5 Steps to Identify and Address Incident Response Gaps
Our modern world is built on software, but it took a major, global outage on July 19 for many to realize just how major the blast radius can be when things go wrong. Described as the biggest IT outage in history, the incident stemmed from one botched software update. It was enough to ground planes, disrupt emergency services and public transport and even take a television broadcaster offline. The estimated direct financial loss to the U.S. 500 Fortune companies: $5.4 billion.
The lesson is simple: Software isn’t perfect, and as long as tech complexity keeps growing, incidents will keep happening. According to a recent survey, 59% of IT leaders say incidents affecting customers have increased over the past 12 months, growing by an average of 43%.
To better manage risk, organizations need to build more resilient operations and teams. That is the key to recovering from disruptions faster, protecting customer experience and revenue.
Time to Take Five
The July 19 global IT outage is an extreme example of what can happen when digital systems fail. But operational excellence starts with efficiently managing common, day-to-day service disruption with a proactive, not reactive, incident management approach.
Here are some strategies that will help organizations be better prepared for outages:
1. Eliminate Guesswork From Managing Incidents
Defining clear roles (incident commander, scribe, liaison, etc.) and tasks within a response team is a crucial first step to address gaps in accountability and coordination from the get-go. It ensures that everyone knows exactly what their job is and that no critical steps are missed during response.

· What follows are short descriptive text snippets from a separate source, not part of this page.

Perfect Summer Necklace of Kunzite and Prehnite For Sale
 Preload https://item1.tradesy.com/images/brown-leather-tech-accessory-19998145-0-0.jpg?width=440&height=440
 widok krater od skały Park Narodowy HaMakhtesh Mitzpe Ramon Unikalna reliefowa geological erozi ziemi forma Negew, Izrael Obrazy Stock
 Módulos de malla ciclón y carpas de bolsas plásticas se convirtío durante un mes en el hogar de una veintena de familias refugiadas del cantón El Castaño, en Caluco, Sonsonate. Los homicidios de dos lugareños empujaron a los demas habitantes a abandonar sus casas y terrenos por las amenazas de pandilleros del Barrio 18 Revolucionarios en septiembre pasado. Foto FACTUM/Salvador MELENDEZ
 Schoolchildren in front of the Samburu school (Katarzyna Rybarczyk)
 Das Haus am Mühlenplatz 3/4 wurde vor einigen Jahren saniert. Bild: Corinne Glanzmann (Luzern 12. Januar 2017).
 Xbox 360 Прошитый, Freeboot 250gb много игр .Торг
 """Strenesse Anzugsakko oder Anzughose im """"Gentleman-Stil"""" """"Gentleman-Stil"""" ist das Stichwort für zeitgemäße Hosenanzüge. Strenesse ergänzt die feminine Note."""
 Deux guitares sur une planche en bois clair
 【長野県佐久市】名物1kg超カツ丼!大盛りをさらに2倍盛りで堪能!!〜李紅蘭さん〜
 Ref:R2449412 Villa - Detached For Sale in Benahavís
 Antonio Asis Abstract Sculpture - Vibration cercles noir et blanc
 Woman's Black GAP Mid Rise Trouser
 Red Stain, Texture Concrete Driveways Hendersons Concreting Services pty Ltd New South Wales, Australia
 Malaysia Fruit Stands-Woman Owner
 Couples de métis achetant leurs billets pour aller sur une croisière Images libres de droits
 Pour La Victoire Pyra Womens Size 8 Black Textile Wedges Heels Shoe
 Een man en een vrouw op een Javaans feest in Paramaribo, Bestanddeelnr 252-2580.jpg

Teams can also orchestrate the entire incident by looping in those subject matter experts (SMEs) into automated incident workflows built to orchestrate the right response according to the incident’s priority and type. Once again, this will ensure that all critical tasks are performed and no time is spent figuring out what to do or when to accelerate resolution.
2. Drive From Signal to Action
To compress the time it takes to address an incident, it’s not enough to stick to the traditional eyes-on-glass model that network operations centers (NOCs) traditionally privilege. It’s too human-intensive and error-prone to effectively triage an increasingly overwhelming volume of data.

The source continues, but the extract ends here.